> **Passage**
Trigonometric Equations

In this video lesson, we will look at solving trigonometric equations. These are our equations involving the trigonometric functions. So, our variable will be part of the trig function's argument. Do you remember your trig functions? We have our basic ones of sine, cosine, and tangent. We also have cosecant, secant, and cotangent.

So, our trigonometric equations will have at least one of these functions in the equation, such as f(x) = sin (x) + 2. It could even have a combination of trig functions such as f(x) = cos (x) + cot (x). Notice how our variable is part of the argument in both of these equations? This is what makes these equations trigonometric equations.

Restricted Domains

In this video lesson, we do have one additional criteria that we are adding onto our trigonometric equations. And this is called a restricted domain. What does this mean? It means that we are limiting the possible values that our variable can be. Because we are working with trigonometric equations, our variable will be in radian units. So, you will most likely see a pi in the restricted domain.

For example, you might see f(x) = sin (x) + 2; 0 < x < pi.

This tells you that if you are solving this function, then you are looking for the solution that lies between 0 and pi. Remember that our trigonometric equations are all periodic, which means that the solutions repeat every so often. For sine and cosine, the standard period is 2pi. For tangent, it is pi. Remember that your calculator only gives you the primary solution and you might have to do some additional calculations to find the right answer that is within the restricted domain. Sometimes, if our domain is too restrictive, though, we may not have a solution at all. Let's take a look at a couple of examples.

Example 1

Solve f(x) = 5 cos (x); 0 <= x <= 2pi.

This problem is telling us to find the solutions of f(x) = 5 cos (x). This we can easily do. But wait, it also tells us that our answers are limited to between 0 and 2pi inclusive. So, this means that when we find our answers, we have to make sure they are within this range. Let's see what comes of this.

> **Input records**

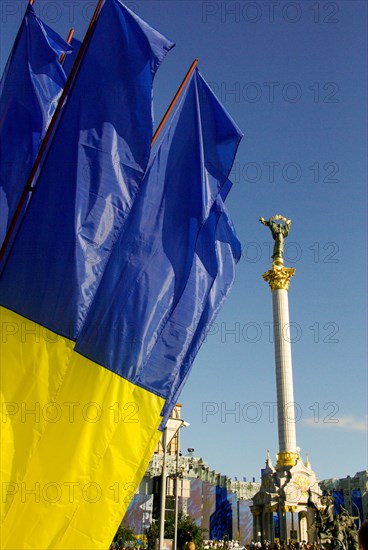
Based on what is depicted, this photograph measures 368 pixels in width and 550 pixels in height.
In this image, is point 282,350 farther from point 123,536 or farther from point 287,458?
point 123,536

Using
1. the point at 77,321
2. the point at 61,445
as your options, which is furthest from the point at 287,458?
the point at 77,321

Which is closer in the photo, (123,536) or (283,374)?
(283,374)

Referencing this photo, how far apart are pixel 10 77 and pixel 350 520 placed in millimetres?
27995

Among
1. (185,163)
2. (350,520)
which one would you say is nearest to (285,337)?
(350,520)

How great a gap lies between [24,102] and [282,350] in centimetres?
4053

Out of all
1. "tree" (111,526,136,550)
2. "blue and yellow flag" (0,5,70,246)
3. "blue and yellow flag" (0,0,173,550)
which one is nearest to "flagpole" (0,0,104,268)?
"blue and yellow flag" (0,0,173,550)

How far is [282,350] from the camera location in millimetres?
47562

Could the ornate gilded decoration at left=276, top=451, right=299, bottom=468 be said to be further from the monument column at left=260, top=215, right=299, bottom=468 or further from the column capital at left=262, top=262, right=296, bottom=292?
the column capital at left=262, top=262, right=296, bottom=292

> **Written problem 1**
Find each line in the records that contains the word "yellow" and copy it out. Letter case matters.
> **Written problem 2**
Continue the lesson on trigonometric equations, starting right after its final sentence.

> **Exercise result 1**
2. "blue and yellow flag" (0,5,70,246)
3. "blue and yellow flag" (0,0,173,550)
"blue and yellow flag" (0,0,173,550)

> **Exercise result 2**
Solving for x means we set our equation to 0. We get 5 cos (x) = 0. To solve for x, we divide by 5 on both sides and then take an arccosine. We get x = cos^-1 (0). What does this equal? Our calculator tells us that it equals 90 degrees or pi/2 radians. Are we done though? Have we found all the answers? Let's graph out our function to see:

Graph of example problem

I have marked our restricted domain by labeling the x = 0 point and the x = 2pi point. We just look between these two points to see how many times our graph crosses the x axis. We see that it crosses the x axis twice between these two points. That means that we have a total of two answers. We found our first one, pi/2. So, what is the second one?

I have already labeled it on this graph. But if this point isn't labeled for you, then you can refer to your unit circle to help you find it. Looking at our unit circle, we see that another point where cos (x) is equal to 0 is when x = 3pi/2:

Unit Circle

So, our two answers are pi/2 and 3pi/2. Both of these answers are within the limits of our domain, so both are valid answers. And now we are done.

Example 2

Let's take a look at one more.

Solve f(x) = sin (x) - 1; 2pi < x < 3pi.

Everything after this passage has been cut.